§ QUOTED PASSAGE:
-- Opening Marker --

Adaptive Decision Manager

Welcome! In this video, we’ll dive into Pega’s Adaptive Decision Manager. This is the component of Pega Decision Management that predicts customer behavior, for example the probability that a customer will click a web banner on a self-service channel.

Adaptive Decision Manager offers two modeling techniques: Bayesian and Gradient boosting. Both techniques are online learners, which means they continuously learn from new outcomes.

The Naïve Bayes modeling technique in Adaptive Decision Manager consists of two main steps: model setup and continuous model updating.

In the model setup phase, you select the potential predictors, preferably from various sources, including customer profile and behavioral data.

You then deploy the model to production.

Each update of the model starts with the algorithm taking a batch of recent historical data and using it to establish the binning structure. This crucial step groups similar behaviors together, creating meaningful intervals that lower complexity, and serve as the foundation for the probability calculations.

For numeric predictors, such as age or income, Adaptive Decision Manager identifies intervals where customer behavior remains consistent. Customers aged 42 and aged 43 may have similar propensities to show target behavior and, after binning, reside in the same interval.

For symbolic predictors, such as product categories or customer segments, it combines categorical values that exhibit similar response patterns.

Feature selection follows preprocessing, focusing on identifying the most relevant predictors for the model. This step evaluates each predictor's individual correlation with the outcome using the area under the ROC curve, or AUC. Predictors must demonstrate significant correlation, exceeding a threshold of 0.52 AUC, to be included in the model.

Additionally, the system identifies groups of highly correlated predictors and selects the best representative from each group, supporting the independence assumption fundamental to Naïve Bayes modeling.

The core model building process then updates the probability counts that form the mathematical foundation of the model and are stored as the model's core parameters.

The final postprocessing step transforms the Naïve Bayes posterior probability to a propensity.

In this calibration step, the algorithm creates score intervals in such a way that the propensity for each next bin always increases to optimize the accuracy of the models.

The next-best-action strategy then uses the updated model to drive the delivery of highly personalized, relevant actions to each customer.

Adaptive Decision Manager incrementally updates the probabilities based on observed outcomes, allowing it to adapt to emerging patterns in customer behavior.

-- Closing Marker --

§ PROVIDED DATA:

-- Opening Marker --

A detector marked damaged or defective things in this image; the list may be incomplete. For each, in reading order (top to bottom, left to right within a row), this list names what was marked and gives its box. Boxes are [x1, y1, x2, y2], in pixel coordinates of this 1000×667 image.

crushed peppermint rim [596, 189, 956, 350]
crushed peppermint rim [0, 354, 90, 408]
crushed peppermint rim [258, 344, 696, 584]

-- Closing Marker --

§ SET OF TASKS:
A. Using the Adaptive Decision Manager text, decide whether each statement agrees with it: (i) a predictor must exceed an AUC of 0.52 to be included in the model; (ii) Adaptive Decision Manager offers three modeling techniques; (iii) for symbolic predictors, categorical values with similar response patterns are combined. Answer yes or no for each and quote the deciding words.
B. Write the next part of the Adaptive Decision Manager text, picking up after its final sentence.

§ EXPECTED RESULTS:
A.
(i) Yes: "Predictors must demonstrate significant correlation, exceeding a threshold of 0.52 AUC, to be included in the model."
(ii) No: "Adaptive Decision Manager offers two modeling techniques: Bayesian and Gradient boosting."
(iii) Yes: "it combines categorical values that exhibit similar response patterns."

B.
The second option, Gradient boosting, is a powerful machine learning technique that builds an ensemble of weak predictive models, decision trees, to create a strong overall model. It uses adaptive sliding windows to detect changes in customer behavior and determines when to grow and when to prune, eliminating the need to explicitly choose the adaptiveness.

The process begins with a single-node decision tree, and based on the data arriving from the data stream this is extended to more trees and branches within those trees. The decision tree splits the data into branches based on features that provide the most improvement of the predictive power. The best splits are determined by comparing how much information is gained by making a split, compared to not making it. The trees adapt, as branches are pruned, and other branches grow as new data is received.

The difference between the predictions and the actual values coming in, known as residuals, represents the error. Next, new decision trees are trained to predict these residual errors to correct the mistakes made by the previous trees and refine the overall prediction. A parameter called the learning rate controls how much each new tree contributes to the final prediction.

A maximum to the number of trees ensures that the Gradient boosting model does not become unnecessarily complex. The final propensity score is obtained by adding the scores of all trees, multiplied by the learning rate.

The higher predictive accuracy of a Gradient boosting model comes with a trade-off in transparency due to the high complexity of the model.

Although Gradient boosting models are harder to interpret, you can gain valuable insights from the predictor importance, which is the impact of an individual predictor on the model score.

That wraps up my presentation on Adaptive Decision Manager. Thanks for joining and until next time!